▸ **TESTO FORNITO**
+++

Il nostro team di Ricerca e Sviluppo ha condotto uno studio esplorativo sulla nozione di “Contratto Psicologico”, analizzando oltre 12.000 dati raccolti e integrandoli con interviste agli esperti.
Cos’è il contratto psicologico?
Il contratto psicologico rappresenta le aspettative del collaboratore riguardo il proprio rapporto con il lavoro e con l’azienda. Include domande come queste: Come mi vedo nel futuro? Quanto valore attribuisco alla fiducia costruita nel tempo? Come immagino la mia carriera? Sono in sintonia con i valori e la cultura della mia azienda?
Come si misura il contratto psicologico?
Misurare il contratto psicologico è complesso, ma abbiamo adottato un approccio specifico per farlo. Lo abbiamo chiamato “contratto psicologico” perché riguarda quelle “clausole contrattuali” che non possono essere messe per iscritto in un contratto di lavoro, ma che per la persona sono altrettanto importanti.
Misura le preferenze e le aspettative dei dipendenti riguardo al loro rapporto con il lavoro, e consente ai professionisti delle risorse umane di utilizzarlo in situazioni di recruiting, di orientamento e di sviluppo, nel quale trovare un ottimo alleato per la talent retention.
Cos’abbiamo scoperto nei nostri studi
Le generazioni più giovani vedono il lavoro più come uno scambio di benefit (approccio transazionale) mentre le generazioni precedenti danno più importanza allo scambio sociale, fiducia e identificazione con i valori (approccio relazionale).
Le generazioni più giovani sono molto coinvolte all’inizio del lavoro, ma perseverano nel tempo solo se trovano un significato in quello che fanno.
Hanno una visione diversa anche riguardo il potere: danno meno valore al potere che hanno sui dipendenti e non sentono il bisogno di assumersi responsabilità. La cosa più importante per loro è il contributo che danno al raggiungimento dei risultati.
Secondo Rousseau (2000), il loro contratto psicologico desiderato prevede formazione e sviluppo continui, e attenzione al loro valore sul mercato del lavoro.

+++

▸ **DATI FORNITI**
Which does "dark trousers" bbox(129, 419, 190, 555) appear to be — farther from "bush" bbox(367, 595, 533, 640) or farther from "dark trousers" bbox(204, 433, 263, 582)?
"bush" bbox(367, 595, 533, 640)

+++

▸ **COMPITI DA SVOLGERE**
1) Rispondi in base al testo sul contratto psicologico:
(a) Quanti dati ha analizzato il team di Ricerca e Sviluppo?
(b) Secondo lo studio, in che modo le generazioni più giovani vedono il lavoro?
(c) Secondo Rousseau (2000), che cosa prevede il contratto psicologico desiderato dalle generazioni più giovani?
2) Prosegui il testo sul contratto psicologico dopo la sua ultima frase.

▸ **RISPOSTE SCRITTE**
1)
(a) Oltre 12.000 dati, integrati con interviste agli esperti.
(b) Più come uno scambio di benefit, cioè con un approccio transazionale.
(c) Formazione e sviluppo continui e attenzione al loro valore sul mercato del lavoro.

2)
Il futuro del contratto psicologico e l’importanza della sua valutazione
Tradizionalmente esistevano solo due principali tipologie di contratti di lavoro: transazionali e relazionali. Ora i più giovani prediligono il contratto “misto” bilanciato, che combina elementi di entrambi.
I contratti transazionali sono ora visti come temporanei o adatti solo a lavori altamente strutturati.
I contratti relazionali, che favoriscono una relazione a lungo termine, sembrano diventare sempre più rari e sono spesso associati alle generazioni più anziane.
Capire il tipo di contratto psicologico che le persone desiderano è diventato cruciale per il lavoro dell’HR, in tutti i suoi ambiti, soprattutto per riuscire a trattenere i talenti.
L’approccio di PerformanSe
Abbiamo creato un questionario che valuta i tre aspetti che definiscono il contratto psicologico: proiezione nel tempo, rapporto sforzo-ricompensa e identificazione con i valori aziendali.
Francesca Murdocco, PhD in Psicometria e Ricercatrice presso PerformanSe, spiega che “fenomeni come il quiet quitting e il burnout, che portano alla perdita dei talenti, si verificano quando c’è una rottura nel contratto psicologico tra il collaboratore e l’azienda. La persona si aspettava A e invece sta vivendo B. Iniziano a vivere una situazione di malessere, in quanto sentono che le loro aspettative sono state deluse. Si mettono quindi in standby, in “risparmio energetico”, mentre valutano la situazione, e vedono se trovare un altro lavoro o rinegoziare il contratto psicologico con l’azienda”.